--- EXTRAIT À LIRE ---
Chaque hiver, le problème de l'itinérance redevient d'actualité et une fois de plus personne ne parle de l'éléphant dans la pièce : on estime qu'au moins 50% des itinérants ont un grave problème de santé mentale... non traité! Mais pourquoi? Imaginez un instant que tous ceux qui doivent prendre un médicament quotidiennement cessent de le prendre. Des milliers de personnes tomberaient partout : crise cardiaque, coma diabétique, crise d'angoisse, crise d'asthme, etc. Alors, quel est le problème en santé mentale? Je vous explique.

Mon frère jumeau est schizophrène. Pendant 5 ans, je me suis battu côte à côte avec lui, et des fois contre lui, pour lui venir en aide. Voici le parcours classique. Premier obstacle, l'absence d'autocritique, donc le déni de la maladie. Deuxième obstacle, la loi de la confidentialité au nom de laquelle les médecins refusent de parler au proche à la demande du patient.

Entrées enregistrées:
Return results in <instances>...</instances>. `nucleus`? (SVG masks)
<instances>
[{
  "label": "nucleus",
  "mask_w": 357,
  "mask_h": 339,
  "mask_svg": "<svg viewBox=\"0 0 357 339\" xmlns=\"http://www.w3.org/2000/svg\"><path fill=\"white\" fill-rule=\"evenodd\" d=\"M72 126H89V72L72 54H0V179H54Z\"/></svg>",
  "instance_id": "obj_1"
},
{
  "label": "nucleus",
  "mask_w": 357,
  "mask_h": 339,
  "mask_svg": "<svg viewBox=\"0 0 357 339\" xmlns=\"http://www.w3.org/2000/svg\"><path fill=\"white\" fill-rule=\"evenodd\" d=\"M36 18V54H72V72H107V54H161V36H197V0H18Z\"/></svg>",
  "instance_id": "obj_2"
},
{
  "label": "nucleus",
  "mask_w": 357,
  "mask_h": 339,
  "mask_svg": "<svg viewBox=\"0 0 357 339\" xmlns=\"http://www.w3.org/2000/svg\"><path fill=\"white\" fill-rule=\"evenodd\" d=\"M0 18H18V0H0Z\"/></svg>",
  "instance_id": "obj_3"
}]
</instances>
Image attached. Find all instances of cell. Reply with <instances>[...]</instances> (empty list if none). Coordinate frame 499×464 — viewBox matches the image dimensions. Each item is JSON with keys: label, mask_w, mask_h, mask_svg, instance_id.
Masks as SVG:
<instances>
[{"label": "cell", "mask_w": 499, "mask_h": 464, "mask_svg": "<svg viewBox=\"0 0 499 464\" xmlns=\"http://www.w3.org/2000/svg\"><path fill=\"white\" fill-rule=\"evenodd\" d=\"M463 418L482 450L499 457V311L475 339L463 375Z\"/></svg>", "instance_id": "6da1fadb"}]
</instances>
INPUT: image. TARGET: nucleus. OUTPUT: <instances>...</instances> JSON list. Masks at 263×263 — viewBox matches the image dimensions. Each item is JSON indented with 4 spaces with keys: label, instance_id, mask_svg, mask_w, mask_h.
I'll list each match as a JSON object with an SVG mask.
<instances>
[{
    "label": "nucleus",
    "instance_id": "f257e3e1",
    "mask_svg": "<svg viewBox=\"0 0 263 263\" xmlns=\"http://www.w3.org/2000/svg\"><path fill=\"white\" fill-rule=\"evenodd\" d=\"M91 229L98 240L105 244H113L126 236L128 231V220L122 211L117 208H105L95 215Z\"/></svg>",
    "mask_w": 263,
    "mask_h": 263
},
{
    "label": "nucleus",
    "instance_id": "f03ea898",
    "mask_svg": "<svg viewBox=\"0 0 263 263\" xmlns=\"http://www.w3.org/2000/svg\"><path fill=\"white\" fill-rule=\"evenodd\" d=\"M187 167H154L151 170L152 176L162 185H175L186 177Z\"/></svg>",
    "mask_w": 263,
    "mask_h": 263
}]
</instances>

--- SÉRIE D'EXERCICES ---
• 1. D'après l'extrait sur l'itinérance, quelle part des itinérants aurait un grave problème de santé mentale non traité ?
• 2. Rédigez la suite de l'extrait sur l'itinérance en partant de sa dernière phrase.
Vous n'aurez pas besoin de la liste.

--- RÉPONSES ---
• 1. Au moins 50 % des itinérants.

• 2.
Ce proche est habituellement l'aidant naturel qui le nourrit et l'héberge, et qui subit probablement depuis cinq jours la descente aux enfers d'une psychose. Le même qui a réussi de peine et de misère à amener son frère à l'hôpital pour qu'on le soigne. Et le même qui subira ce traitement à répétition pendant des années... S'il tient le coup.

Troisième obstacle, la Charte des droits et libertés et le refus de traitement qui en découle. On accepte alors que le patient refuse de se faire soigner, même si on reconnaît qu'il est incapable de prendre une décision éclairée pour lui-même. Direction : la rue.

***

Mon frère va bien aujourd'hui. Pourquoi n'est-il pas itinérant? Parce que j'ai refusé qu'il le devienne. C'est tout, mais c'est énorme. Sans le soutien inconditionnel d'un proche, une personne atteinte de schizophrénie est un navire perdu en mer. Ses chances de s'en sortir seules sont à peu près nulles. La désorganisation mentale entraînera l'isolement puis la détresse. Viendra ensuite la marginalisation progressive qui la poussera vers la rue où l'attendent, tels des vautours, alcool, drogue, prostitution et parfois, même, l'itinérance et la mort..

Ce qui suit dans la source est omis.